Bénédiction des Morts
À mon frère J. Desilets
SELON l’usage ancien des rites monastiques
Les prêtres et les clercs dans l’Ordre de Cîteaux,
Quand vient le jour des Morts, s’en vont en longs manteaux
Prier sur le sommeil de leurs aïeux mystiques.
Or, l’humble cimetière où gisent les défunts
Est sis en plate-bande autour du sanctuaire,
Où, ce matin, la neige étendit un suaire
De lin clair et blanc d’où montent de froids parfums.

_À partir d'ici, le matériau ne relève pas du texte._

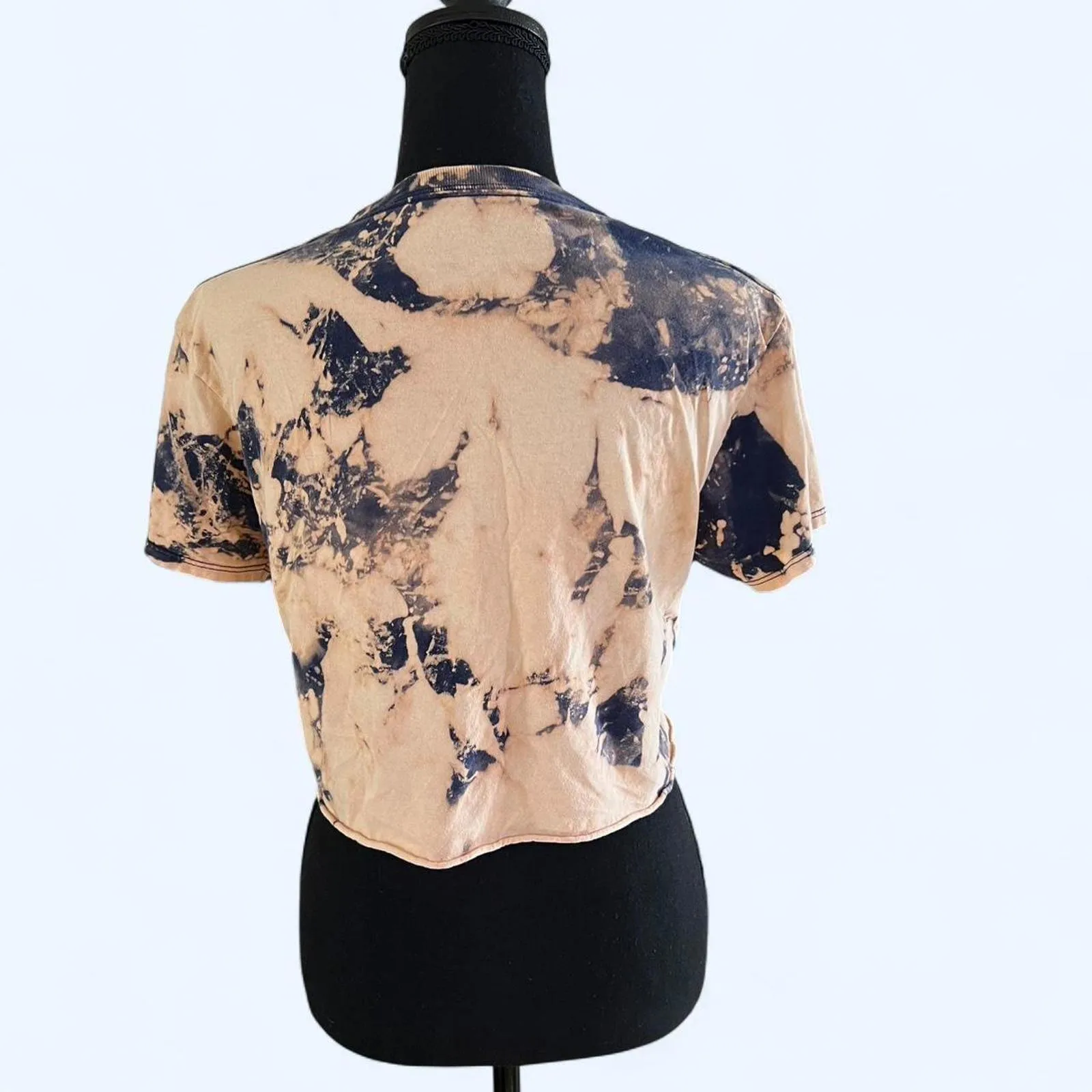 light orange and black tie - Image 3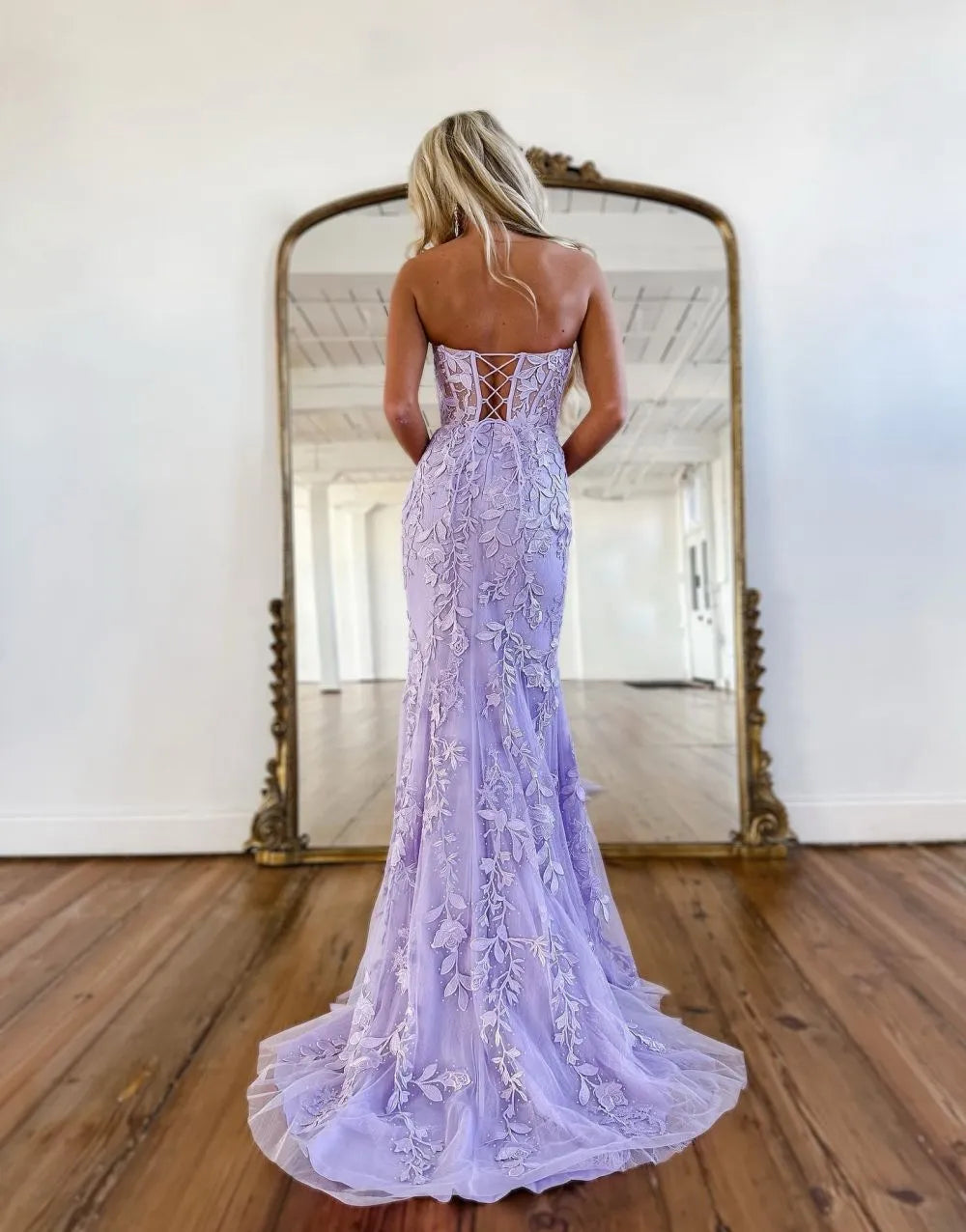 Wholesale Lilac Mermaid Corset Back Prom Dress With Appliques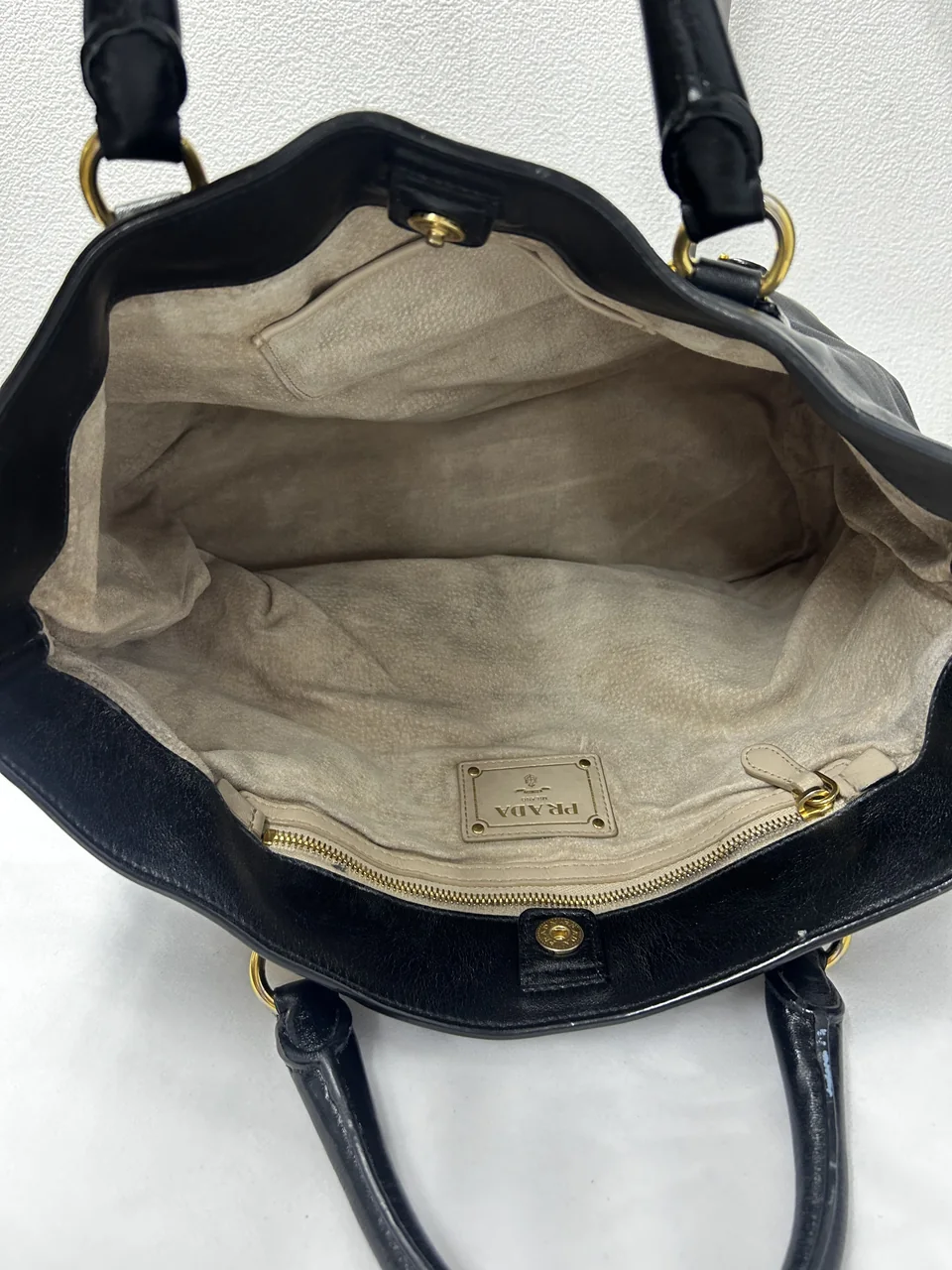 PRADA BAG view 3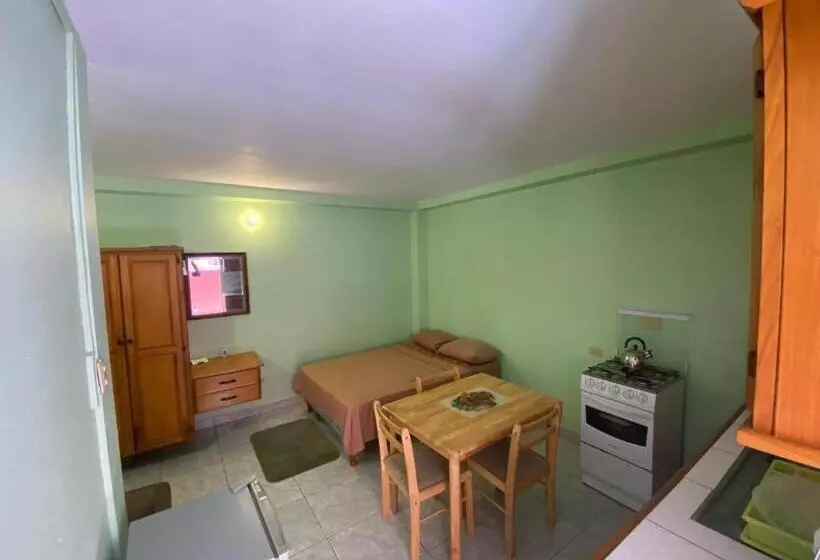 پانسیون Runnyaway Inn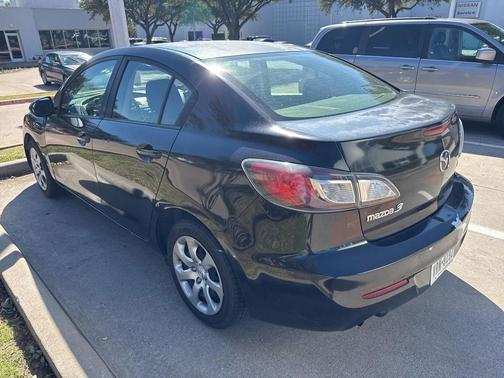 2013 Mazda Mazda3 i Sport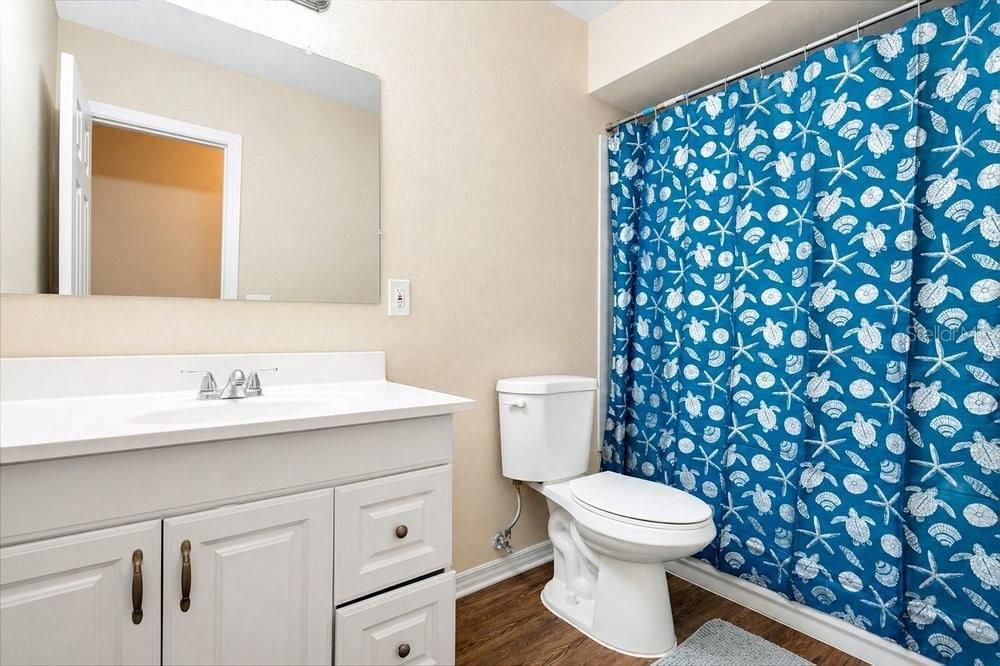 Activo con contrato: $299,987 (4 camas, 2 baños, 1528 Pies cuadrados)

Sous le soleil qui réjouit la matinée,
Autour de l’abbaye où plane tristement
Le glas des trépassés, silencieusement,
La famille des moines s’est acheminée.
L’abbé marche, portant les attributs sacrés :
Crosse et mitre à cristaux étincelants de neige.
Pères en blanc et clercs en brun lui font cortège
Vers le lieu qui reçut les restes vénérés.
Le convoi s’est rangé tout autour de l’enceinte
Et tandis que les fronts s’inclinent, recueillis,
L’officiant élève entre ses doigts vieillis
L’hyssope ruisselante d’où s’épand l’eau sainte.
Et les Frères ensemble ont récité tout haut
Le psaume : « J’ai crié du fond de ma tristesse,
Seigneur, prêtez l’oreille au cri de ma détresse ! »...
Et leurs supplications montaient vers le Très-Haut.
Car, selon l’us ancien des rites monastiques,
Les prêtres et les clercs dans l’Ordre de Cîteaux,
Quand vient le jour des Morts s’en vont, en longs manteaux.
Bénir le grand sommeil de leurs aïeux mystiques.
ABBAYE DE NOTRE-DAME DU LAC,
2 novembre 1911.
Alphonse DESILETS, Mon pays, mes amours, 1913.